◆ **Quoted passage**
start
I'm not familiar with UTF-8 enough to follow the details of this
discussion. I hope other Lucene developers are, so we can resolve this
issue.... anyone raising a hand?
I could, but recent posts makes me think this is heading towards a
religious debate :)
I think the following statements are all true:
a. Using UTF-8 for strings would make it easier for Lucene indexes to
be used by other implementations besides the reference Java version.
b. It would be easy to tweak Lucene to read/write conformant UTF-8 strings.
c. The hard(er) part would be backwards compatibility with older
indexes. I haven't looked at this enough to really know, but one
example is the compound file (xx.cfs) format...I didn't see a version
number, and it contains strings.
d. The documentation could be clearer on what is meant by the "string
length", but this is a trivial change.
What's unclear to me (not being a Perl, Python, etc jock) is how much
easier it would be to get these other implementations working with
Lucene, following a change to UTF-8. So I can't comment on the return
on time required to change things.
end
◆ **Stated exercise**
Reproduce the Lucene UTF-8 discussion post above in full, word for word.

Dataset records
start
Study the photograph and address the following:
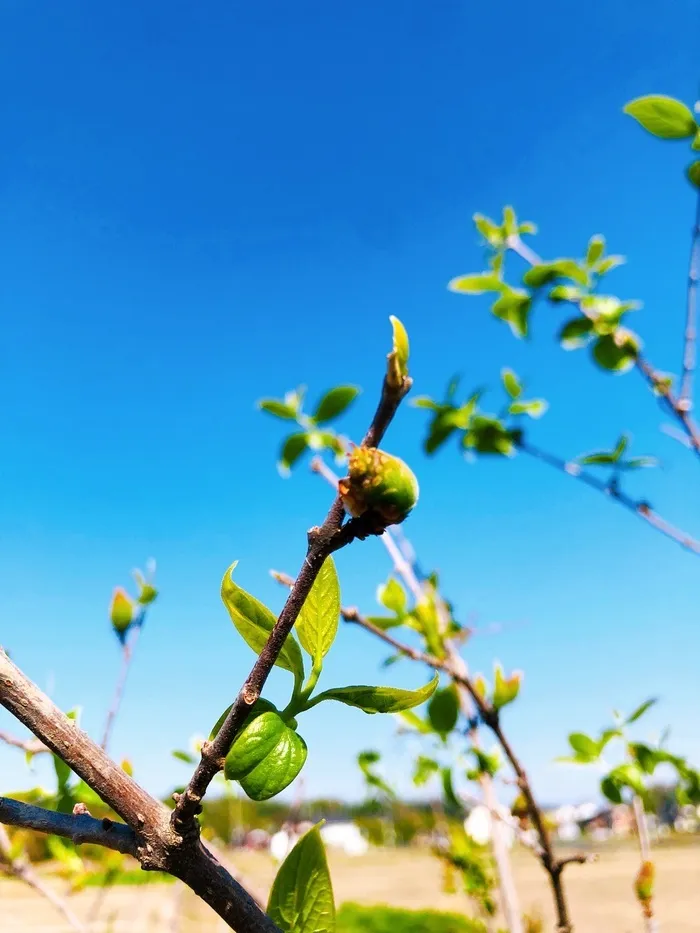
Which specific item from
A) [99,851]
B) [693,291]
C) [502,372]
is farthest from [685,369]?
→ [99,851]

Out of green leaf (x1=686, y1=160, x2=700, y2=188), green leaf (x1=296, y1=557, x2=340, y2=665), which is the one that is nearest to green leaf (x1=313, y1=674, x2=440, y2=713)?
green leaf (x1=296, y1=557, x2=340, y2=665)

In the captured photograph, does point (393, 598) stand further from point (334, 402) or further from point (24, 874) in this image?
point (24, 874)

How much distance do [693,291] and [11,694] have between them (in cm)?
125

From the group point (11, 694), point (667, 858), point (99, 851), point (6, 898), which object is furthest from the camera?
point (6, 898)

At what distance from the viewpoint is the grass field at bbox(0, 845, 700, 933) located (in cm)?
429

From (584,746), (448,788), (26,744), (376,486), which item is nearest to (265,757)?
(376,486)

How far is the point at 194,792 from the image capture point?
0.33m

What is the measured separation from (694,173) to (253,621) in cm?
114

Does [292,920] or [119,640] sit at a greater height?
[119,640]

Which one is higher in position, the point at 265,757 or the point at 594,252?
the point at 594,252

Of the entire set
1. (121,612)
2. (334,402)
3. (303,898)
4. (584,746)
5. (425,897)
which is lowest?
(425,897)

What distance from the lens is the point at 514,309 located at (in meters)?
1.56

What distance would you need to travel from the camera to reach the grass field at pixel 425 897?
14.1 ft

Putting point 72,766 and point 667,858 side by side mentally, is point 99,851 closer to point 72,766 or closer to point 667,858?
point 72,766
end
◆ **Answer in full**
I'm not familiar with UTF-8 enough to follow the details of this
discussion. I hope other Lucene developers are, so we can resolve this
issue.... anyone raising a hand?
I could, but recent posts makes me think this is heading towards a
religious debate :)
I think the following statements are all true:
a. Using UTF-8 for strings would make it easier for Lucene indexes to
be used by other implementations besides the reference Java version.
b. It would be easy to tweak Lucene to read/write conformant UTF-8 strings.
c. The hard(er) part would be backwards compatibility with older
indexes. I haven't looked at this enough to really know, but one
example is the compound file (xx.cfs) format...I didn't see a version
number, and it contains strings.
d. The documentation could be clearer on what is meant by the "string
length", but this is a trivial change.
What's unclear to me (not being a Perl, Python, etc jock) is how much
easier it would be to get these other implementations working with
Lucene, following a change to UTF-8. So I can't comment on the return
on time required to change things.